* Start *

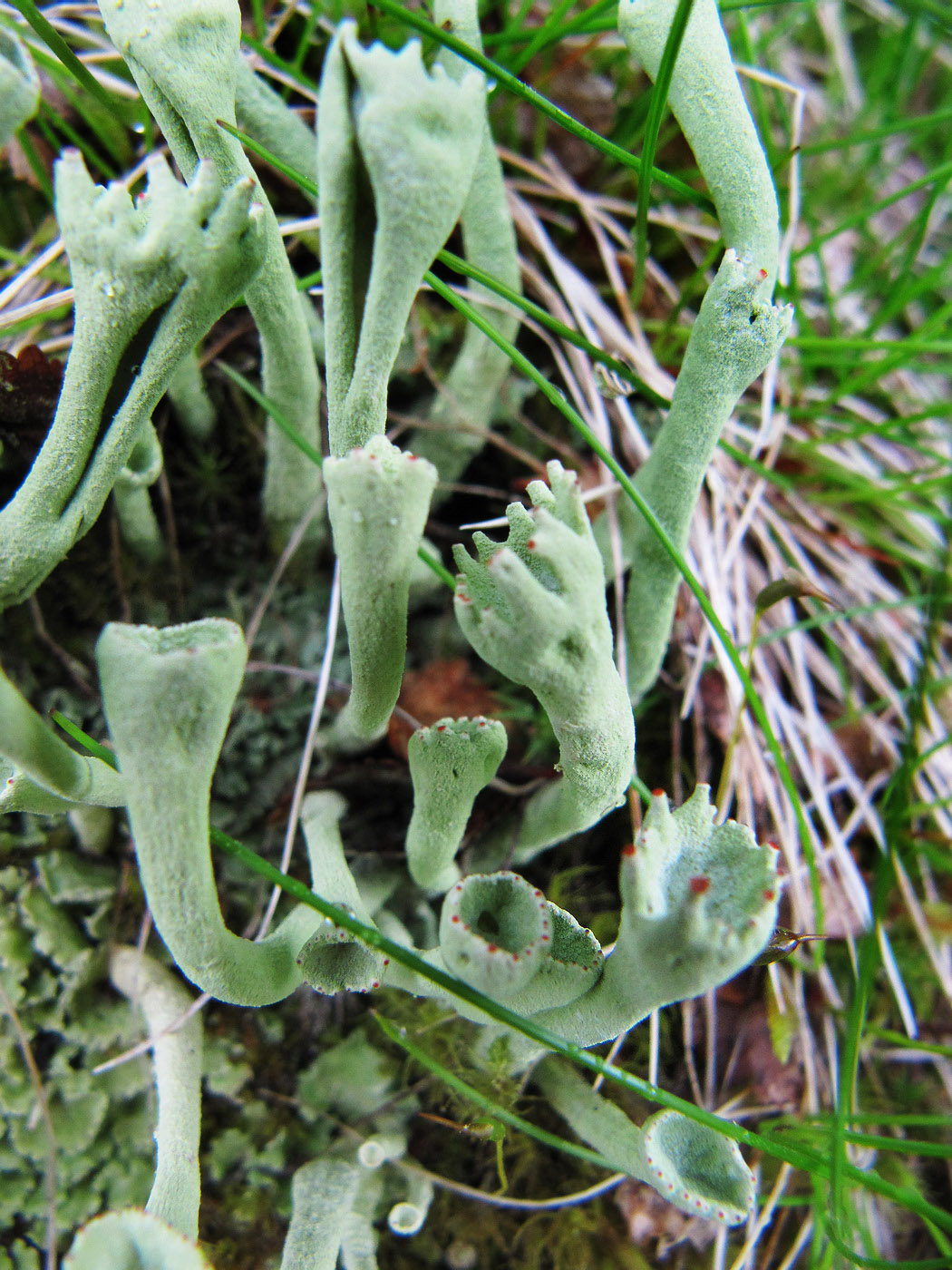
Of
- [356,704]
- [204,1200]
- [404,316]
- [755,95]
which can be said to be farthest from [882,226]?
[204,1200]

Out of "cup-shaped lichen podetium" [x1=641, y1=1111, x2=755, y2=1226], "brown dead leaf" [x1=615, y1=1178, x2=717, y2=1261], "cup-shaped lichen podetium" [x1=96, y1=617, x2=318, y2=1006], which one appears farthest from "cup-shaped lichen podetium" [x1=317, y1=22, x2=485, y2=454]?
"brown dead leaf" [x1=615, y1=1178, x2=717, y2=1261]

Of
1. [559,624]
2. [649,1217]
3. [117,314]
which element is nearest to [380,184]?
[117,314]

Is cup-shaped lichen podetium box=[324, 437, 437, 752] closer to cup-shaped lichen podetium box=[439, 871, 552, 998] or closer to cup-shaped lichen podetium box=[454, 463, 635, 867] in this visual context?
cup-shaped lichen podetium box=[454, 463, 635, 867]

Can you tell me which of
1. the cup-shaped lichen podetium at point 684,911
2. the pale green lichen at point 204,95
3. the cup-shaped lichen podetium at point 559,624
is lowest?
the cup-shaped lichen podetium at point 684,911

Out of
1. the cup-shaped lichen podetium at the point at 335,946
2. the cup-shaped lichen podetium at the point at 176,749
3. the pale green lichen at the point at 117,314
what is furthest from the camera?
the cup-shaped lichen podetium at the point at 335,946

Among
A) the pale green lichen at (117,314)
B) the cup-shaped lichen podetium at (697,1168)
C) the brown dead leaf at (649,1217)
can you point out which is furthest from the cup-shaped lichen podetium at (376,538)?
the brown dead leaf at (649,1217)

* End *

● SHORT EXERCISE:
The records above are to be reproduced exactly; the pictures are to be left out.

● EXERCISE SOLUTION:
Of
- [356,704]
- [204,1200]
- [404,316]
- [755,95]
which can be said to be farthest from [882,226]?
[204,1200]

Out of "cup-shaped lichen podetium" [x1=641, y1=1111, x2=755, y2=1226], "brown dead leaf" [x1=615, y1=1178, x2=717, y2=1261], "cup-shaped lichen podetium" [x1=96, y1=617, x2=318, y2=1006], which one appears farthest from "cup-shaped lichen podetium" [x1=317, y1=22, x2=485, y2=454]?
"brown dead leaf" [x1=615, y1=1178, x2=717, y2=1261]

Of
1. [559,624]
2. [649,1217]
3. [117,314]
which element is nearest to [380,184]?
[117,314]

Is cup-shaped lichen podetium box=[324, 437, 437, 752] closer to cup-shaped lichen podetium box=[439, 871, 552, 998] or closer to cup-shaped lichen podetium box=[454, 463, 635, 867] in this visual context?
cup-shaped lichen podetium box=[454, 463, 635, 867]

Can you tell me which of
1. the cup-shaped lichen podetium at point 684,911
2. the pale green lichen at point 204,95
3. the cup-shaped lichen podetium at point 559,624
is lowest?
the cup-shaped lichen podetium at point 684,911

Out of
1. the cup-shaped lichen podetium at the point at 335,946
2. the cup-shaped lichen podetium at the point at 176,749
3. the pale green lichen at the point at 117,314
what is furthest from the camera?
the cup-shaped lichen podetium at the point at 335,946

Among
A) the pale green lichen at (117,314)
B) the cup-shaped lichen podetium at (697,1168)
C) the brown dead leaf at (649,1217)
can you point out which is furthest from the cup-shaped lichen podetium at (376,538)?
the brown dead leaf at (649,1217)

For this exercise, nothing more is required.